I loved every second every minute ever coo, ever breath I was so scared to be a new mom but I was fantastic at it. I never took for granted anything with my daughter, I spent every second with her, I ran to her every call.
On the Evening of November 3rd 2015 I came home and fount a ambulance outside my house and my husband in the front yard. I thought that someone had gotten ran over or an accident happened in front of the house..
He then looked at me and mouthed Mckenzie.. my heart dropped. I was then explained to what was going on and my entire world shattered. My daughter had passed away in her sleep from SIDS.

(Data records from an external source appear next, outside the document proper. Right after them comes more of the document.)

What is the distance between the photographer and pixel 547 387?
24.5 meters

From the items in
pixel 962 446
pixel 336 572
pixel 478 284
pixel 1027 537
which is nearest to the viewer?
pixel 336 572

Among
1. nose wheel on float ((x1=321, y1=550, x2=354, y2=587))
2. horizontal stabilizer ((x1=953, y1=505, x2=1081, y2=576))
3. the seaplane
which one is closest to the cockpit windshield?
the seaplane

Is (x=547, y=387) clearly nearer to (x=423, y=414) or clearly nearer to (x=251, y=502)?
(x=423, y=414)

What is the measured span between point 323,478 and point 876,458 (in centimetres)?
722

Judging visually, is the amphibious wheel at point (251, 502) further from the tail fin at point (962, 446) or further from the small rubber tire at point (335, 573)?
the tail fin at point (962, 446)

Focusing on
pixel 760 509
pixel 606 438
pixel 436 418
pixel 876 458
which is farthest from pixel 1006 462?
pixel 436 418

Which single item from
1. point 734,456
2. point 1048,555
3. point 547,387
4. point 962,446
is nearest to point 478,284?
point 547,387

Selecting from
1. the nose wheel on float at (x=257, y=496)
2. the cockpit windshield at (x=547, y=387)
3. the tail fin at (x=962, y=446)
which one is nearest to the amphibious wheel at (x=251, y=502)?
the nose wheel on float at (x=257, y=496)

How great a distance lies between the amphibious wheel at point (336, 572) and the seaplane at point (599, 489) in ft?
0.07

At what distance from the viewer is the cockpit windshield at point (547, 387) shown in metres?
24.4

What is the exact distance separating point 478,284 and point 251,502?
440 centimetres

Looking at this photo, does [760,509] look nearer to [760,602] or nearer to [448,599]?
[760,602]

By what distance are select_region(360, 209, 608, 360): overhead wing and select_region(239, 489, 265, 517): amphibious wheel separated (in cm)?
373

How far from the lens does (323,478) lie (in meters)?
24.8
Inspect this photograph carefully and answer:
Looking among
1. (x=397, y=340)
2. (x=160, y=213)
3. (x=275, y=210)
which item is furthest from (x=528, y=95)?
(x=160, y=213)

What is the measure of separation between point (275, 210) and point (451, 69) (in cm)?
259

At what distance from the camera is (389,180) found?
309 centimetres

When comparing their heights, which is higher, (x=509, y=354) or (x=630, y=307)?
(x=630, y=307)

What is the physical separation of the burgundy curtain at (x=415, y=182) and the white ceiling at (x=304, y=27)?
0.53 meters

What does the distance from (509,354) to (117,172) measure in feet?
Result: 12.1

I miss her so much, I cant stop looking at her pictures, watching the video of me singing to her, I feel like this is all a bad dream and I'm praying that I wake up ..
I'm back to work and passing days, some are good some are bad, our relationship isnt falling apart we keep open communication about her and just life..
For a while I couldn't see a point in anything, my whole thought process was what the fuck is the point? Who the fuck cares about anything, why should I, the only thing I cared about entirely outside myself was my daughter.
Smiling feels foreign like it doesn't belong on my face, happiness just doesn't seem fair at all, and I keep asking god why me? why me? why us? we prayed for her and we got her and he took her.
We cried and prayed so many nights to conceive and when we found out we prayed and prayed for us to have a healthy baby thats all we wanted, and we have her and now were praying and praying for her to come back by some fucking miracle .. it will never happen I know but I cant stop asking god for help..I'm breaking, my enitire world is shattered still.. I cant but I have to hold it together, something inside me wont let me shatter.. some glue is holding me together but my world is cracked and chipped .. Why us god?